CAIRO (Reuters) - Egypt’s negotiations for a $4.8 billion loan from the IMF have been delayed to give the government more time to draw up its economic reform programme, the two sides said on Monday.
Egypt was due to receive a team from the International Monetary Fund at the end of September to discuss the terms of the loan. It urgently needs financial support to prop up state coffers weakened by economic turmoil since the popular uprising last year that ousted President Hosni Mubarak.
“The authorities are working on their economic programme and have indicated that they need some additional time to advance their preparations and be ready to receive a mission,” IMF spokeswoman Wafa Amr said in emailed statement on Monday.
“We are ready to send a technical team to Cairo to discuss possible financial support for a homegrown programme as soon as this process is completed.”
Al-Borsa financial daily quoted Egyptian Finance Minister Mumtaz al-Said on Monday as saying the government needed to complete the economic programme before the loan talks to demonstrate to the IMF that it is serious.
The programme’s two main axes are a restructuring of subsidies and taxes, he said. The government is working diligently on studies of these and the reform programme should be finished soon, Saeed added.
Optimism that a new, Islamist-led administration was moving fast to secure the long-delayed loan and avoid a fiscal crunch has sent the country’s stock market soaring in recent months, and yields on government debt have tumbled.
Economists and stock market traders said they were concerned the postponement meant Egypt’s fiscal crisis could drag on for months.

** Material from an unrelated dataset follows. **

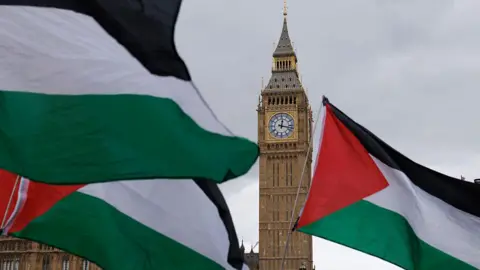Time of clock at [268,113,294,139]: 12:17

The benchmark share index tumbled 3 percent on Monday partly on news of the delayed visit.
“I think delaying it creates more uncertainty, and uncertainty is bad,” said David Cowan, an economist with Citi.

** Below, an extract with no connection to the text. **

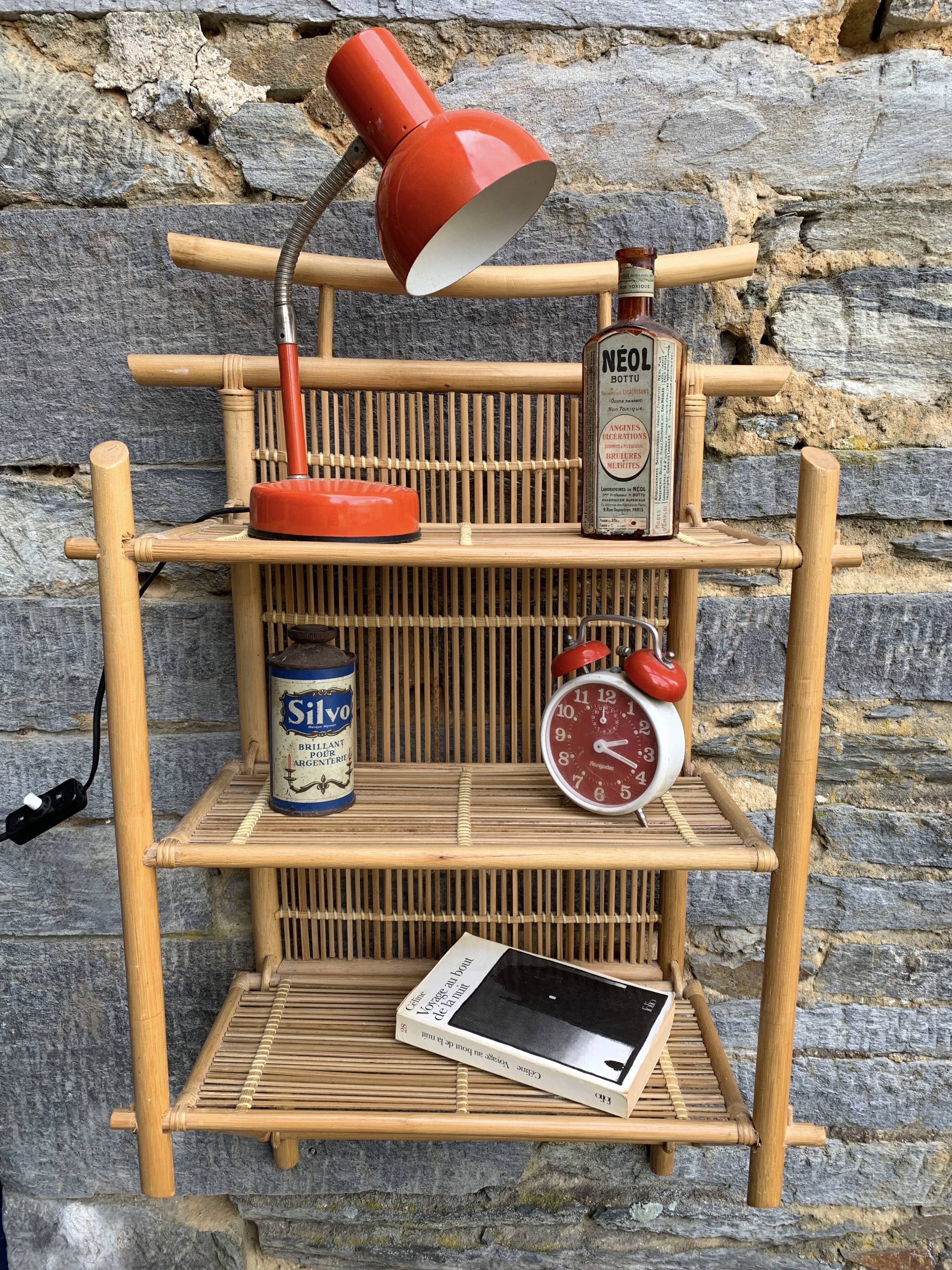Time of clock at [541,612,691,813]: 2:18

The IMF is demanding Egypt put a programme in place that will narrow a budget deficit that has mushroomed to 11 percent of gross domestic product since the uprising ousted Mubarak in February 2011.
President Mohamed Mursi’s government says it wants to limit energy subsidies, which eat up about a quarter of all state spending, by targeting them more towards those who need them most.

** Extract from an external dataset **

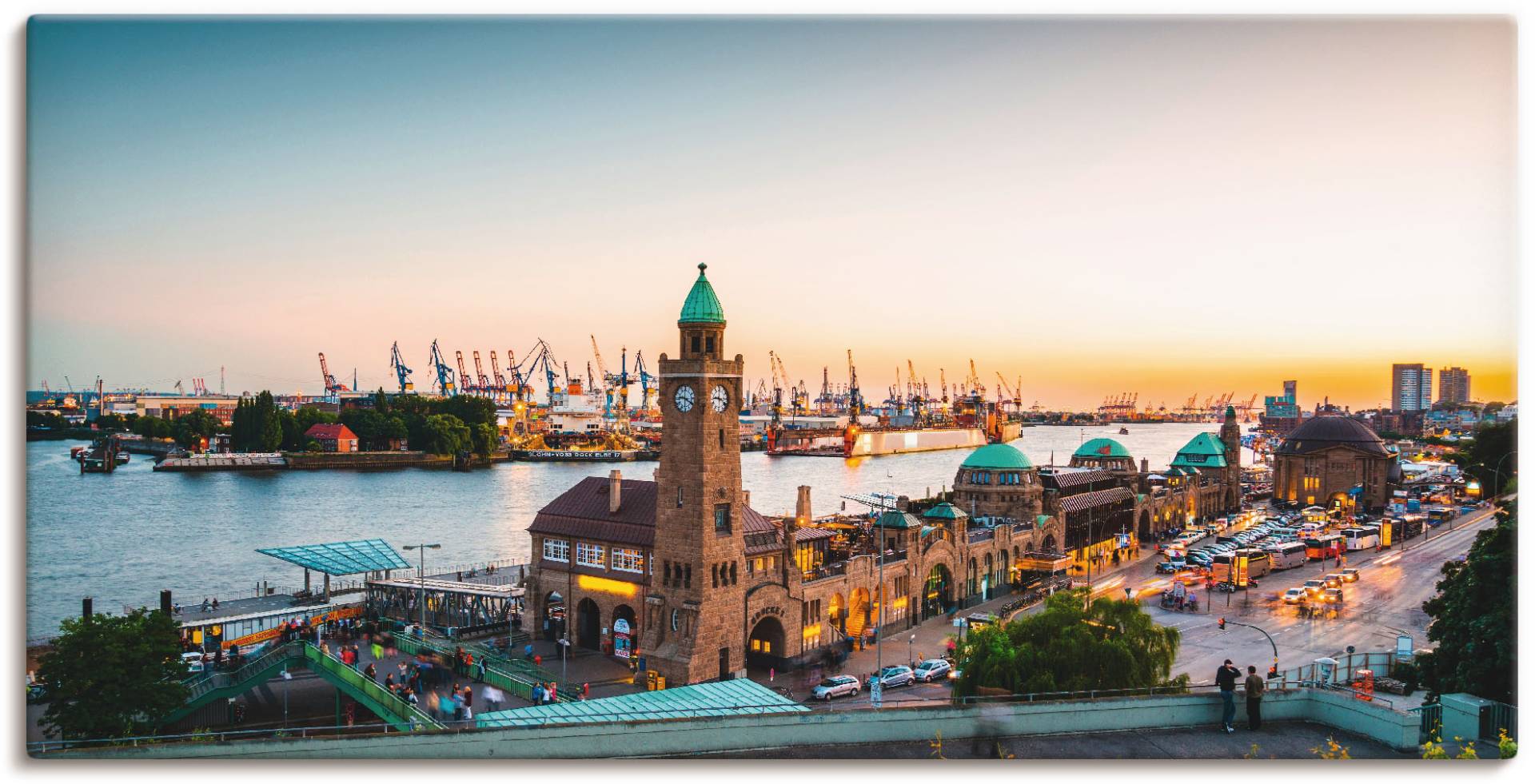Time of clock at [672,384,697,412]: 9:20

Yet the government, facing parliamentary elections sometime in the coming months, is anxious about pushing through austerity measures that could trigger voter anger, analysts say.
Prime Minister Hisham Kandil said last month that the government planned to introduce a coupon or smart card system in October to ensure that the poor, rather than everyone, got subsidised butane cooking gas.
The government sells canisters of butane for 5 Egyptian pounds ($0.82) each, while their actual production cost is more than 65 pounds.
Kandil said the government would tackle other subsidised petroleum products such as petrol and diesel within the coming months.
Al-Borsa quoted Saeed as saying the IMF team would not return until well after the IMF’s annual meeting in Tokyo. That meeting takes place on October 9-14.
The government is also lobbying hard to kick-start inward investment that has stagnated since the uprising.
The finance minister was not immediately available for comment.